WHAT IS BEING ASKED: Lay out the entries below as a two-column CSV with the headers "prompt" and "answer", one row per request, putting each request's text and its answer in a single quoted field with line breaks replaced by spaces. Cover every entry, and leave the pictures out.

Rows from a spatial reasoning dataset:
-*-*-
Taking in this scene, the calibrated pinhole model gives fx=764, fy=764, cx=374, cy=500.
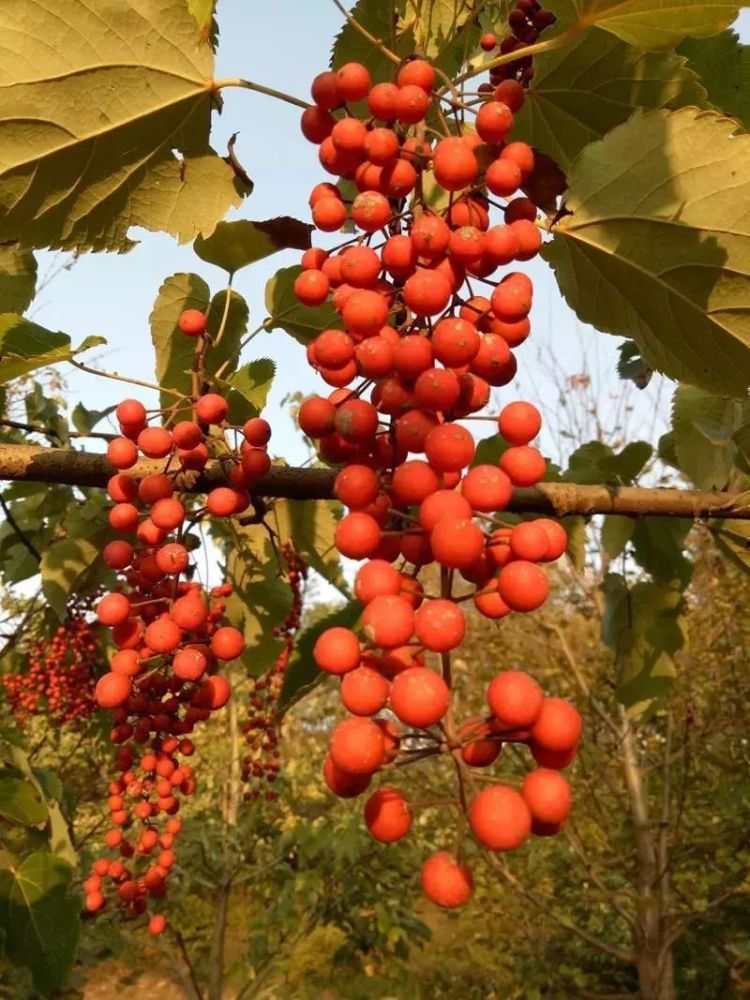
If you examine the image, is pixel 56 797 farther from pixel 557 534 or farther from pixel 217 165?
pixel 557 534

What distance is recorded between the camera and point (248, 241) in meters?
1.75

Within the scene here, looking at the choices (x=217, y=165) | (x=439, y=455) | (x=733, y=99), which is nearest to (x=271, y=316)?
(x=217, y=165)

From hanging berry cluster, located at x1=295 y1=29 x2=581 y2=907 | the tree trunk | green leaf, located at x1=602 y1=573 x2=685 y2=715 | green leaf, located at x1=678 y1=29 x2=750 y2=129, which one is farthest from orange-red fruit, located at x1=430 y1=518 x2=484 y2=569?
the tree trunk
-*-*-
TASK ANSWER:
prompt,answer
"Taking in this scene, the calibrated pinhole model gives fx=764, fy=764, cx=374, cy=500. If you examine the image, is pixel 56 797 farther from pixel 557 534 or farther from pixel 217 165?","pixel 557 534"
"What distance is recorded between the camera and point (248, 241) in meters?","1.75"
"Within the scene here, looking at the choices (x=217, y=165) | (x=439, y=455) | (x=733, y=99), which is nearest to (x=271, y=316)?","(x=217, y=165)"
"From hanging berry cluster, located at x1=295 y1=29 x2=581 y2=907 | the tree trunk | green leaf, located at x1=602 y1=573 x2=685 y2=715 | green leaf, located at x1=678 y1=29 x2=750 y2=129, which one is farthest from orange-red fruit, located at x1=430 y1=518 x2=484 y2=569?","the tree trunk"